Elle s’accompagne souvent de :
culpabilité
Colère
Sentiment d’injustice
Peur de ne jamais y arriver
Isolement face à une société qui célèbre les grossesse mais tait les tentatives
De nombreux couples témoignent d’un décalage entre leur réalité et celle de leur entourage. Les phrases « il faut juste lâcher prise » ou « ça viendra quand tu arrêteras d’y penser » ne font que renforcer la solitude.
L’importance d’un accompagnement global
Face à ce parcours, la médecine seule ne suffit pas. L’enjeu est de restituer une place à l’humain au coeur de ce processus. Les études récentes en psychologie de la reproduction montrent qu’un accompagnement émotionnel - psychologique, somatique ou énergétique - peut :
réduire l’anxiété
Améliorer la qualité de vie
Renforcer la résilience face aux échecs
Augmenter les taux de réussite des protocoles, en réduisant les facteurs de stress chronique.
Pratique de sophrologie, thérapies brèves, régulation nerveuse, groupes de paroles ou accompagnements holistiques peuvent offrir des espaces sécurisants, là où la médecine est parfois déshumanisée.
Redonner du sens au chemin
L’infertilité n’est pas une défaillance. C’est une expérience complexe, une facture intime mais aussi parfois, paradoxalement, une ouverture vers une nouvelle connaissance de soi.
Quand on arrête de considérer l’infertilité uniquement comme un échec médical, on découvre qu’elle peut aussi devenir un chemin de résilience, de réconciliation avec son corps et d’élargissement de ce que « donner la vie » signifie.
Parler de ce l’on ne dit pas, c’est offrir aux personnes concernées une chose précieuse : le droit d’exister pleinement dans leur parcours.
En tant que thérapeute, je rencontre régulièrement des femmes, des hommes et des couples, traversant ces parcours avec courage - souvent en silence. Ce qui me frappe le plus, ce n’est pas uniquement la difficulté médicale, mais l’impact psychique et sensoriel profond de cette traversée.
Lorsque le corps devient un terrain médicalisé, il perd parfois son statut de refuge. Il devient un espace d’attente, d’examens, de doutes. C’est précisément là que le travail thérapeutique prend tout son sens : ramener la personne dans une relation de sécurité avec elle-même.

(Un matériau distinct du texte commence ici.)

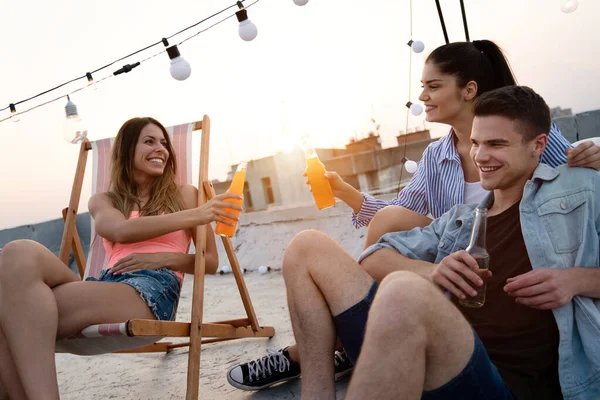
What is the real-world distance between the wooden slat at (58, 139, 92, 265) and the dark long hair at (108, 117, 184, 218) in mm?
335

Dans mon approche, je m’appuie notamment sur :
la régulation du système nerveux pour apaiser l’hypervigilance et les états de stress prolongés
Des pratiques de sophrologie et d’ancrage corporel pour redonner au corps sa place de pilier
Des espaces d’expression sécurisés pour accueillir la colère, la honte, la tristesse ou la peur souvent réprimées
Un accompagnement individualisé qui reconnaît la singularité de chaque histoire.
L’objectif n’est pas de « faire disparaître » la douleur, mais de permettre à chacun de retrouver sa dignité, sa puissance intérieure et sa souveraineté au coeur même de ce processus souvent bouleversant.
Prendre soin de soi pendant un parcours d’infertilité, c’est bien plus qu’un supplément : c’est une nécessité. Le soin émotionnel et psychique n’est pas une option, c’est une forme de résistance douce face à la médicalisation de l’intime.